Segment Open

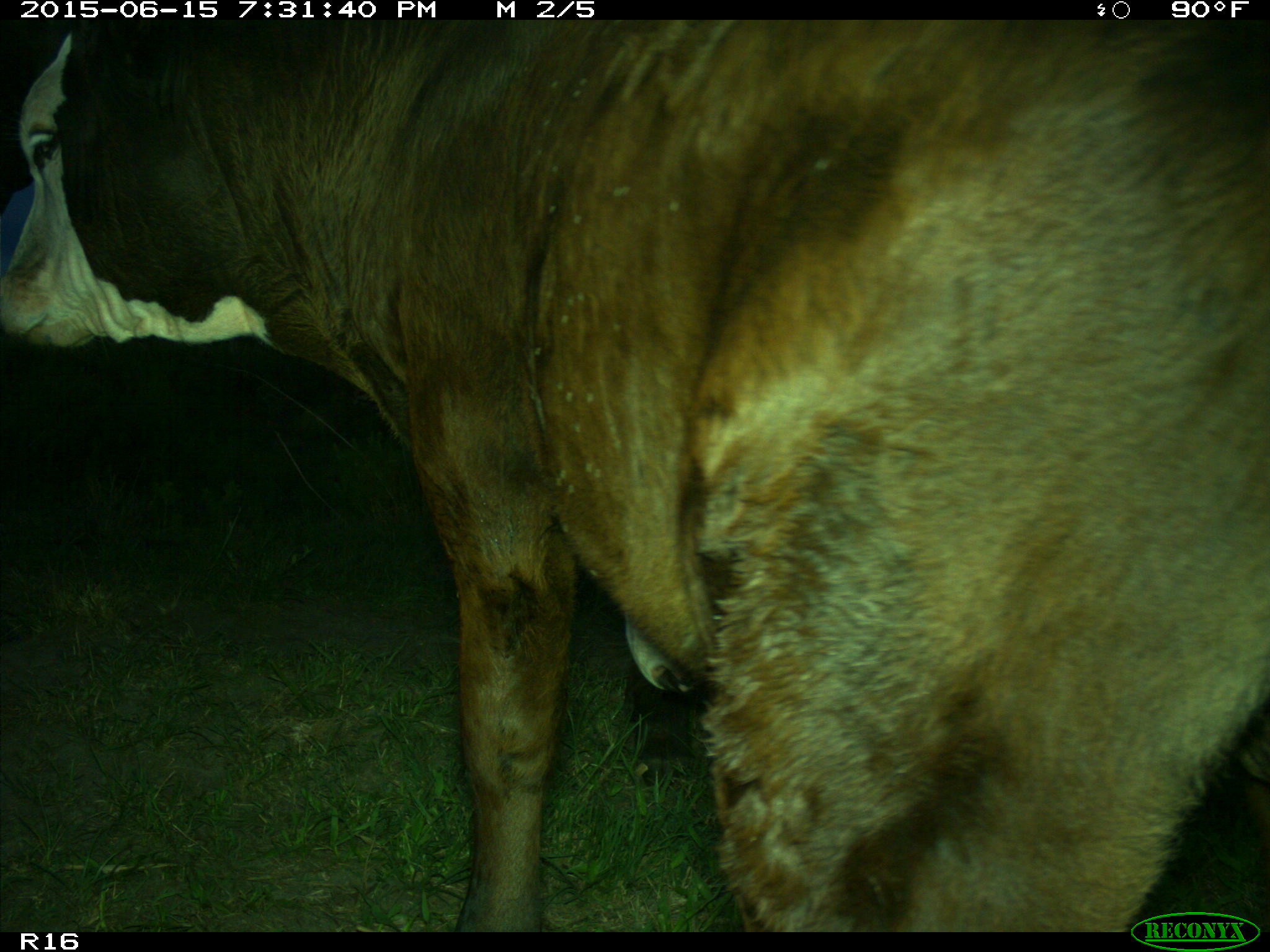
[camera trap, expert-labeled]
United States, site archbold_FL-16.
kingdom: Animalia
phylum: Chordata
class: Mammalia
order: Artiodactyla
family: Bovidae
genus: Bos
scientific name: Bos taurus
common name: domestic cow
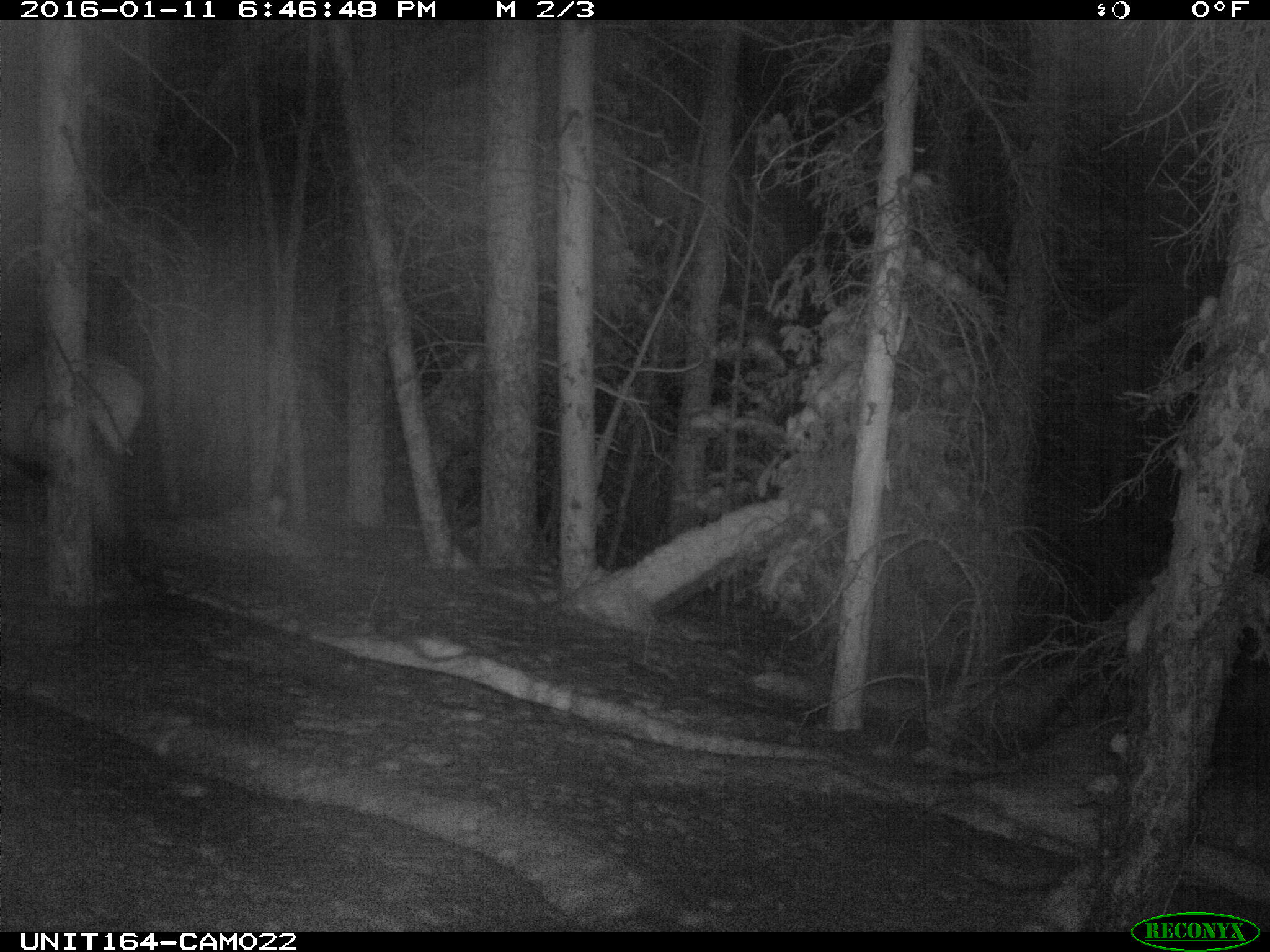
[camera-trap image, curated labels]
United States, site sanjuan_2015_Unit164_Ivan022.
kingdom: Animalia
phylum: Chordata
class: Mammalia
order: Artiodactyla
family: Cervidae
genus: Cervus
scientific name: Cervus elaphus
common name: red deer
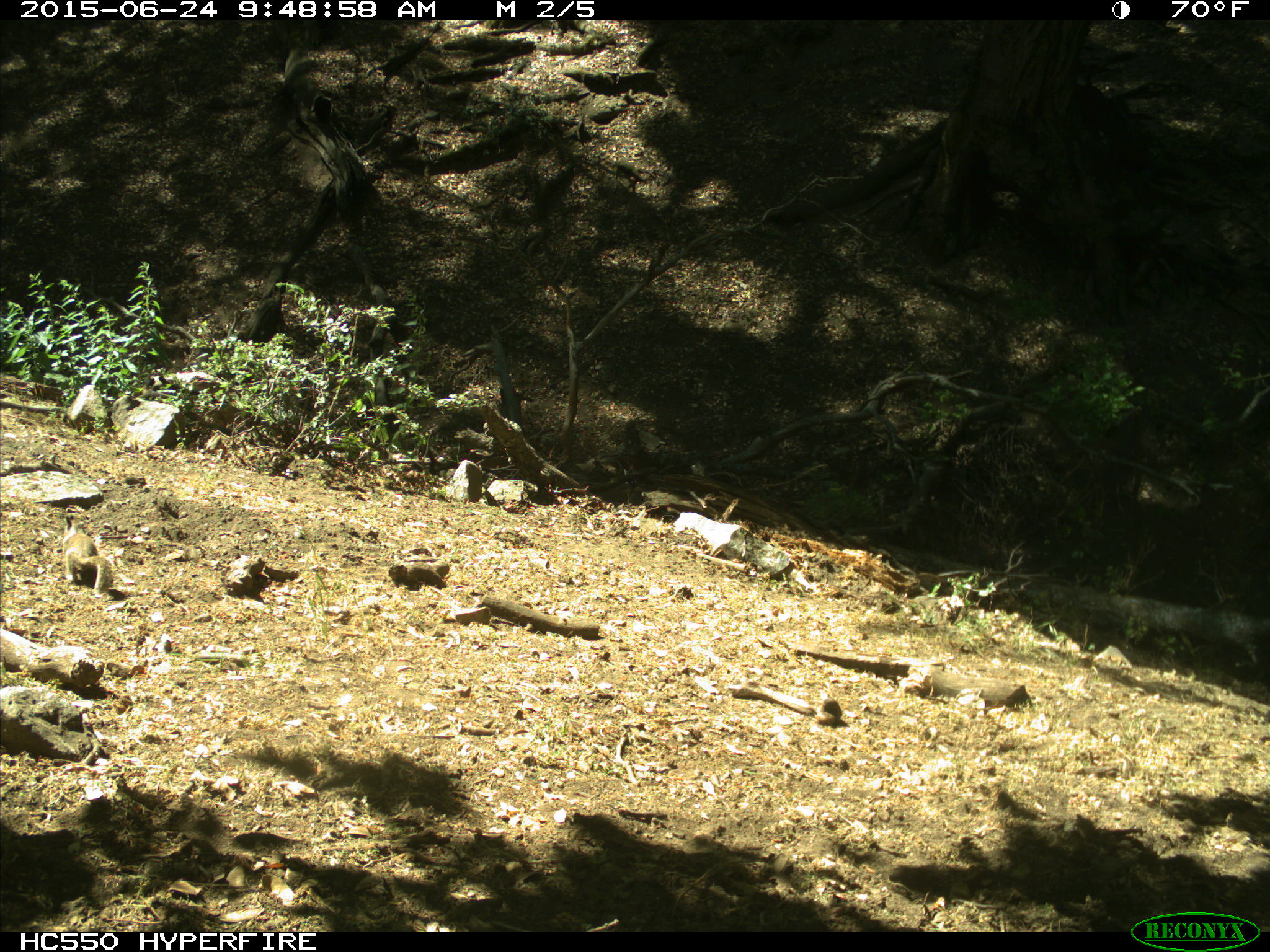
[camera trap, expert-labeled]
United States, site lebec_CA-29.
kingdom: Animalia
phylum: Chordata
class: Mammalia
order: Rodentia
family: Sciuridae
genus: Otospermophilus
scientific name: Otospermophilus beecheyi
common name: california ground squirrel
Otospermophilus beecheyi (california ground squirrel).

Segment Closed

> TASK GOAL: Show every line of the data in which the word "United" appears.

> EXERCISE SOLUTION:
United States, site archbold_FL-16.
United States, site sanjuan_2015_Unit164_Ivan022.
United States, site lebec_CA-29.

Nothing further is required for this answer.